■ **CONSIGNES DE L'EXERCICE**
[1] Recopiez le passage sur les droits antidumping depuis les mots « On examinerait donc » jusqu'aux mots « pas les États-Unis. » inclus, en remplaçant « partenaires commerciaux » par « partenaires économiques ».
[2] Rédigez la suite du passage sur les droits antidumping, à partir de sa dernière phrase.

■ **EXTRAIT DU DOCUMENT**
____
L'Association du Barreau canadien croit qu'il y a lieu de conférer un certain pouvoir discrétionnaire et que si l'industrie canadienne n'a pas besoin de l'application pleine et entière des droits, il faudrait recourir à la règle des droits les moins élevés. C'est prévu dans le code antidumping du GATT de 1994, à l'article 9.1, qui stipule:

Beaucoup de partenaires commerciaux du Canada ont adopté la règle des droits les moins élevés. Par exemple, la règle de la Communauté européenne prévoit ce qui suit:

On examinerait donc la question pour établir le montant du droit antidumping à appliquer. Le Mexique, qui est l'un des partenaires commerciaux du Canada, applique une règle semblable, mais pas les États-Unis.

.1620

Maintenant, votre comité sera confronté à une question: faut-il adopter la position américaine plus ferme, ou plutôt suivre la règle des droits les moins élevés de la Communauté? Notre recommandation est de suivre la règle de la Communauté et la recommandation du code antidumping, surtout si l'on songe qu'en fin de compte, le droit antidumping est payé par le consommateur canadien ou, bien souvent, par les entreprises canadiennes qui utilisent les produits importés comme intrants pour leur production.

Deuxièmement, je suppose que la même règle s'applique à l'intérêt public. L'article 45 de la LMSI renferme une disposition sur l'intérêt public qui autorise le recours à la règle du droit le moins élevé. Jusqu'à maintenant, et encore récemment dans l'affaire du sucre raffiné, le Tribunal canadien du commerce extérieur n'a pas interprété la disposition sur l'intérêt public comme étant synonyme de la règle du droit le moins élevé.
____
■ **ENTRÉES FOURNIES**
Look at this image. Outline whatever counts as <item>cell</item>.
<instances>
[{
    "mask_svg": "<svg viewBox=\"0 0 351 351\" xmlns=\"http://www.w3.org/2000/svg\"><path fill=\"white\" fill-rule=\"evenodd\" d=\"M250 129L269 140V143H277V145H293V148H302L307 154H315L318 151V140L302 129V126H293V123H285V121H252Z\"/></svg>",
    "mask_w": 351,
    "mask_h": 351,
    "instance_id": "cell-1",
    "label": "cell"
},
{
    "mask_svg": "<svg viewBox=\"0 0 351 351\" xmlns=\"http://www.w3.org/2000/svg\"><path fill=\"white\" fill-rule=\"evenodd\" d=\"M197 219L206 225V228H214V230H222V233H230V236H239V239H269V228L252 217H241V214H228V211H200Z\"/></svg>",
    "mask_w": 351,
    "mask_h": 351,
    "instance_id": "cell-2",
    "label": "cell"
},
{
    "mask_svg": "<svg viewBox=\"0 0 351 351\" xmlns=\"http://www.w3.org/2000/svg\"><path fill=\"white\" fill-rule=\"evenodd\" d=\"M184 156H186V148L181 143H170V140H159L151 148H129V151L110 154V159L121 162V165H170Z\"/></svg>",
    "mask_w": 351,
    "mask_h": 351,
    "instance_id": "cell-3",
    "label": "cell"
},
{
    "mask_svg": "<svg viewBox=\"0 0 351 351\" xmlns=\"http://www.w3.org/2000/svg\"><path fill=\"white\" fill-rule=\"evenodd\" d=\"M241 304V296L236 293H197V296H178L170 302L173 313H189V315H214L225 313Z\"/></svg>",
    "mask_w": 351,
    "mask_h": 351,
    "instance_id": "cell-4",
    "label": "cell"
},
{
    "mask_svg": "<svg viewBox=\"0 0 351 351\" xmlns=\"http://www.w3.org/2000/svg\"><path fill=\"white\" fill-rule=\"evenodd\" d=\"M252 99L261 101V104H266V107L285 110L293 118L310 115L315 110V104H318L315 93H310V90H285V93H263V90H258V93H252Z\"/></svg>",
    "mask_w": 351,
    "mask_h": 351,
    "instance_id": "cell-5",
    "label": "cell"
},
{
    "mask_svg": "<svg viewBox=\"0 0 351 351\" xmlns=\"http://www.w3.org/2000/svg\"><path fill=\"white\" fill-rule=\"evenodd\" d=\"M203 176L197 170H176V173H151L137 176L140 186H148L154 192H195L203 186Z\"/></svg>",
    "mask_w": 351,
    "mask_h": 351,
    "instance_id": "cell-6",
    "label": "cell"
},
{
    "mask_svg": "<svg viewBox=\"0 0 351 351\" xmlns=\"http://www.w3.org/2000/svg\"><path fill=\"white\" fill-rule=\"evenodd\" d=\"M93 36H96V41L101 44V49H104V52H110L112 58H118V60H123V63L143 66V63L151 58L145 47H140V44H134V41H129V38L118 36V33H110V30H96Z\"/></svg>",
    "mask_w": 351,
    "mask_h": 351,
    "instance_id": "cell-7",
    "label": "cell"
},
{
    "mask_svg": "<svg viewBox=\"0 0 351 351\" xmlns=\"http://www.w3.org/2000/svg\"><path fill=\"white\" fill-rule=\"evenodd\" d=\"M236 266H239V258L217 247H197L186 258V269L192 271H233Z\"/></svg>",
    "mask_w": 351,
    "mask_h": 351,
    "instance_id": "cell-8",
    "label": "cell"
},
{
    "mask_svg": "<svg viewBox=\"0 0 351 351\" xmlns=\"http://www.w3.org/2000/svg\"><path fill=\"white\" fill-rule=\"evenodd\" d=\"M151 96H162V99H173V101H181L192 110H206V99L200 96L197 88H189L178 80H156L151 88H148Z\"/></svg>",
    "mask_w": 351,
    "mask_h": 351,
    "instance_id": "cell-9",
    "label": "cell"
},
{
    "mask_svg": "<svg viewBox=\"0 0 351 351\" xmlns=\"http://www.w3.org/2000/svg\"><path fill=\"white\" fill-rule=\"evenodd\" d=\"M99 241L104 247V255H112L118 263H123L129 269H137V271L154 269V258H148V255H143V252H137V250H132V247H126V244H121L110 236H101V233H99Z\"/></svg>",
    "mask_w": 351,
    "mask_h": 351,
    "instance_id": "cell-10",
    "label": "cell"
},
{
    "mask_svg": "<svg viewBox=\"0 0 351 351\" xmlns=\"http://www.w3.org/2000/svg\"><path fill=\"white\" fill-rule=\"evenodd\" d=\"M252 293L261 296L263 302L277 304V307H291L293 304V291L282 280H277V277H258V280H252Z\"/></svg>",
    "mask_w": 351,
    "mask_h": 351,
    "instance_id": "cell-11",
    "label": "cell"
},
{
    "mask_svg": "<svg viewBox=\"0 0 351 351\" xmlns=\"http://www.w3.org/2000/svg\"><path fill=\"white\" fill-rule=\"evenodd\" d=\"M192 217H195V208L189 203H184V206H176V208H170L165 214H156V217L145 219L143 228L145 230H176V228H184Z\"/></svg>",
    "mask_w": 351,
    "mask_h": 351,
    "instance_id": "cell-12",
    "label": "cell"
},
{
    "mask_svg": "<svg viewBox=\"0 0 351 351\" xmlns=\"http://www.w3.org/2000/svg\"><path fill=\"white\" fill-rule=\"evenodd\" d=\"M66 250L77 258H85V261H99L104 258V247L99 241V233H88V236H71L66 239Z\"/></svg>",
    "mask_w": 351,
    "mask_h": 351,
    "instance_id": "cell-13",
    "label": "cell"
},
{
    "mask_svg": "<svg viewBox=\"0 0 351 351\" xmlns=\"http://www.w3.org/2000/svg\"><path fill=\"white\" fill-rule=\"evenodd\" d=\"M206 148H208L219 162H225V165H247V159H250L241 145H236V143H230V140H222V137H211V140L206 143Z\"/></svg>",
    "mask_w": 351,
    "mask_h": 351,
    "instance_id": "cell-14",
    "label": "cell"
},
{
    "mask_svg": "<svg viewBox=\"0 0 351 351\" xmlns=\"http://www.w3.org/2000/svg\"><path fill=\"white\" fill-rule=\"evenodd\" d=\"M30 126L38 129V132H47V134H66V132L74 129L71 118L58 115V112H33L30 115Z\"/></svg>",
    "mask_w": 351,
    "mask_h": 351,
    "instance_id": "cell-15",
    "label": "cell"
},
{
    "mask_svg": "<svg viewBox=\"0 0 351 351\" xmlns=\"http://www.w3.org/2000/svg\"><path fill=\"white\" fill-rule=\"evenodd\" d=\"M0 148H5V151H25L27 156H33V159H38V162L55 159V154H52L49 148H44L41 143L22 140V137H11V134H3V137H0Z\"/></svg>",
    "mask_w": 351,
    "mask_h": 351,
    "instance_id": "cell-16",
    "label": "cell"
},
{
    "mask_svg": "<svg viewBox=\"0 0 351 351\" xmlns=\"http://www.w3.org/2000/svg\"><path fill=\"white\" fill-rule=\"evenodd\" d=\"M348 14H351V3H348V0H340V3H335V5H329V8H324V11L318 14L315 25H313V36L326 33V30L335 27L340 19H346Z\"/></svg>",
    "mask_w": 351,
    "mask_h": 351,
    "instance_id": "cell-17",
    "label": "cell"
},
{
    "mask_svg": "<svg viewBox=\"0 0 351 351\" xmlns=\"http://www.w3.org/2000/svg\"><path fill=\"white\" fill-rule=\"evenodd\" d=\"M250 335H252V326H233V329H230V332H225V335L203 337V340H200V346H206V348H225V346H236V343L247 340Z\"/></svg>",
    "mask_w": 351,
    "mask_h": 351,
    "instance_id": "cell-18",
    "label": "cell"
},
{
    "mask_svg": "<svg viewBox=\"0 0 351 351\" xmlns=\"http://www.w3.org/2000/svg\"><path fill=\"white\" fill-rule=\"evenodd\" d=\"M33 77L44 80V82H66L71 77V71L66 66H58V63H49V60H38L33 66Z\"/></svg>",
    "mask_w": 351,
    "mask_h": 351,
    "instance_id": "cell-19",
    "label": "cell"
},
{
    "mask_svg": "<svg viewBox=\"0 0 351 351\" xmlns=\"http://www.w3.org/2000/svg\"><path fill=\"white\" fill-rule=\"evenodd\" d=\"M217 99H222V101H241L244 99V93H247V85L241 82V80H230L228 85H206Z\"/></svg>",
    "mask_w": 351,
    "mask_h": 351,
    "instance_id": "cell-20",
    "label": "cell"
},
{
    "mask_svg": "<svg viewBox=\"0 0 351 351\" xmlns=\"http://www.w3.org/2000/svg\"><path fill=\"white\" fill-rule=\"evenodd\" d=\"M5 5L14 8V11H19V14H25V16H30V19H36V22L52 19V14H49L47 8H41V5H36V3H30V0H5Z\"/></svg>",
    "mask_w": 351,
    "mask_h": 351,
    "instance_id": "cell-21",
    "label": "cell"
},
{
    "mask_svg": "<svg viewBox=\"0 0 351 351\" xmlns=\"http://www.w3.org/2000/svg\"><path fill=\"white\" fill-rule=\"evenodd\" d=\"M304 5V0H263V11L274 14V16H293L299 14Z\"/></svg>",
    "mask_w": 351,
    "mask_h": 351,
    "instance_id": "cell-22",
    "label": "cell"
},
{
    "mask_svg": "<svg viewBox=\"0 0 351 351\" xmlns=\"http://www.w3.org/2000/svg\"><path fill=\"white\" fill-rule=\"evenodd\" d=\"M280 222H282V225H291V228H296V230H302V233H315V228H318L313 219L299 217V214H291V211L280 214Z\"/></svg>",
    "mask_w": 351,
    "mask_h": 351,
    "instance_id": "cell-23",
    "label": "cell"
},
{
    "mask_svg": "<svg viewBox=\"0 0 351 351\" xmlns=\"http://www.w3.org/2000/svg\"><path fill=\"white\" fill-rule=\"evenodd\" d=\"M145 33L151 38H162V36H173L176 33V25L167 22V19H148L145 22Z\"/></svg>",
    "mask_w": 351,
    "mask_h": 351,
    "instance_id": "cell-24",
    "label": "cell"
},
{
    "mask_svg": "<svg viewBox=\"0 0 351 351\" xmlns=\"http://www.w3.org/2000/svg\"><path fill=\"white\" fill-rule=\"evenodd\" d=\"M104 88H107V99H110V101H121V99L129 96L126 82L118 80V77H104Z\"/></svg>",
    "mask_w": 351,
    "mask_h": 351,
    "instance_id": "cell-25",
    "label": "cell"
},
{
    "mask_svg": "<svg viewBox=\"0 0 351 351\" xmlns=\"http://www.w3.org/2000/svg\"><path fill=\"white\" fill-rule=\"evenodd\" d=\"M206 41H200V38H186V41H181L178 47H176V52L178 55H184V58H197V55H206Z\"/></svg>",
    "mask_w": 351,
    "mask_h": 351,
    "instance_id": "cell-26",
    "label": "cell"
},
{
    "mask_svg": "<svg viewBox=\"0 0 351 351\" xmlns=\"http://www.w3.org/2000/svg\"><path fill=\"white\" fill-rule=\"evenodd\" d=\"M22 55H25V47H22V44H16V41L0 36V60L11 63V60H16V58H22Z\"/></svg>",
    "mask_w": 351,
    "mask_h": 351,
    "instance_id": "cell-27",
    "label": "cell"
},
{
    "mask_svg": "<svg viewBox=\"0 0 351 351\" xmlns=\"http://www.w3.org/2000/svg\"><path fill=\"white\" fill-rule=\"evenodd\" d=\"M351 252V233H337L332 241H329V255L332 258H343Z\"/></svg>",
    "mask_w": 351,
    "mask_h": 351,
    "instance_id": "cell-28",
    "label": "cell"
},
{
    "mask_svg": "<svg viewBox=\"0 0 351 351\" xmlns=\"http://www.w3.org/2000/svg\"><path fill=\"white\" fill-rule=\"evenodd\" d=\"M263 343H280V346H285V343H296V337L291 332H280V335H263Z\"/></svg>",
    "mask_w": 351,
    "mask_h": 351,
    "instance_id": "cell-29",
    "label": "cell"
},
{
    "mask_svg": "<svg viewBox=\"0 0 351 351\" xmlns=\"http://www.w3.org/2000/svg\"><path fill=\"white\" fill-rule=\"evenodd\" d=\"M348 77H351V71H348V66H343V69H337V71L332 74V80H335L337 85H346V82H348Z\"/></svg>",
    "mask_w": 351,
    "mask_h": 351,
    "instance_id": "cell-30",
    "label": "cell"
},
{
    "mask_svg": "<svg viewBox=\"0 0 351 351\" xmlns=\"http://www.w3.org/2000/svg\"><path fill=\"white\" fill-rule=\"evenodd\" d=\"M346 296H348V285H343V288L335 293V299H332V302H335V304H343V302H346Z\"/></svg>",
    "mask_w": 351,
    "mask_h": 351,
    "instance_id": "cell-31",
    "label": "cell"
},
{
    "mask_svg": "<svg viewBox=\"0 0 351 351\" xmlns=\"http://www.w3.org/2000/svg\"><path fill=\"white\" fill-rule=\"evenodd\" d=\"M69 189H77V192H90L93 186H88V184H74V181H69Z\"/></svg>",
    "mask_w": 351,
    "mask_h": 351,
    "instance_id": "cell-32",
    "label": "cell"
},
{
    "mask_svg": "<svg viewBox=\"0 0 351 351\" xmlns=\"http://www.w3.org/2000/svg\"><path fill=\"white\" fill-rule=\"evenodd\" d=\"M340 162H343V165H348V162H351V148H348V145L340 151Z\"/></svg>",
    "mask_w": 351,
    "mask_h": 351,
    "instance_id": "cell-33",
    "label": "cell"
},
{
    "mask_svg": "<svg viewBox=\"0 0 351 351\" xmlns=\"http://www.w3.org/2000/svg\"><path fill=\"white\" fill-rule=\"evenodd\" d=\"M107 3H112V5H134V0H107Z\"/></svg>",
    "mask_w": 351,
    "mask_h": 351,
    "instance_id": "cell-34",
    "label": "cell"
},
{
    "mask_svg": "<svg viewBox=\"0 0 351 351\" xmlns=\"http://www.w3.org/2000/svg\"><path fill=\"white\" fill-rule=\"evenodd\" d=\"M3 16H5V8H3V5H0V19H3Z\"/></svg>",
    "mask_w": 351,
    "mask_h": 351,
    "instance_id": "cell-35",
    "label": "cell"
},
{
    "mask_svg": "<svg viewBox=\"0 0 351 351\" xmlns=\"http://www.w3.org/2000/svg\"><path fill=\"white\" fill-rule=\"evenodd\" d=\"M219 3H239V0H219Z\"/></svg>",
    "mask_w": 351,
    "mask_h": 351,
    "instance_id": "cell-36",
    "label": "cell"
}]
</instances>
____
■ **RÉPONSES PAR CONSIGNE**
[1]
On examinerait donc la question pour établir le montant du droit antidumping à appliquer. Le Mexique, qui est l'un des partenaires économiques du Canada, applique une règle semblable, mais pas les États-Unis.

[2]
Au sujet de l'établissement du montant des droits antidumping, si je comprends bien ce qu'on explique dans le document d'information, les Américains appliquent des droits antidumping lorsqu'il y a constatation de préjudice en se fondant sur les précédents historiques relativement aux droits antidumping, et exigent que la somme intégrale soit déposée en argent comptant, tandis que Revenu Canada est à mon avis beaucoup plus juste - et ici, je parle au nom de l'Association du Barreau autant qu'au nom de notre comité - dans l'imposition des droits antidumping. Si la valeur normale d'un produit donné est de 100 $ l'unité au Canada, pourvu que le prix à l'exportation soit rehaussé pour atteindre cette valeur de 100 $ l'unité, aucun droit antidumping n'est appliqué. Par contre, aux États-Unis, s'il y a historiquement une marge de 10 p. 100, disons dans le secteur du bois d'oeuvre, les Américains appliquent un droit antidumping correspondant à ce pourcentage. Nous préconisons de conserver le processus d'établissement canadien, par opposition à la méthode américaine.

Troisièmement, au sujet des révisions en milieu de période par le Tribunal canadien du commerce extérieur, il existe actuellement une disposition d'abrogation après cinq ans, aux termes de laquelle les droits antidumping viennent à échéance après cinq ans, sous réserve d'un examen et d'une reconduction par le tribunal. Dans certaines situations, il est arrivé qu'un problème se pose en raison de circonstances nouvelles. Prenons, par exemple, un cas où il y a eu constatation de préjudice à l'encontre d'une gamme de produits chimiques, forçant un fabricant canadien à cesser de fabriquer une qualité particulière de produits utilisés par un autre fabricant canadien. À l'heure actuelle, il est extrêmement difficile de faire supprimer les droits antidumping et le producteur canadien doit parfois payer le droit en dépit du fait qu'il lui est absolument impossible d'obtenir ce produit de sources canadiennes. Nous recommandons d'insérer dans la LMSI, et peut-être aussi dans les règles du TCCE, une disposition permettant d'atténuer la marge de dumping en raison de circonstances nouvelles.

Je répète que dans le meilleur des mondes possibles, en particulier dans le cadre de l'ALENA, nous aimerions que les droits antidumping soient supprimés, mais votre comité devra envisager des solutions d'ordre pratique avant que nous puissions atteindre cet idéal.

Je vous remercie de m'avoir écouté.

Le coprésident (M. Duhamel): Merci, monsieur Cranker.

Je donne maintenant la parole à M. Roger Hughes, qui représente la Commission du marketing des légumes de la Colombie-Britannique.

M. Roger Hughes (directeur général, Commission du marketing des légumes de la Colombie-Britannique): Merci beaucoup, monsieur le président.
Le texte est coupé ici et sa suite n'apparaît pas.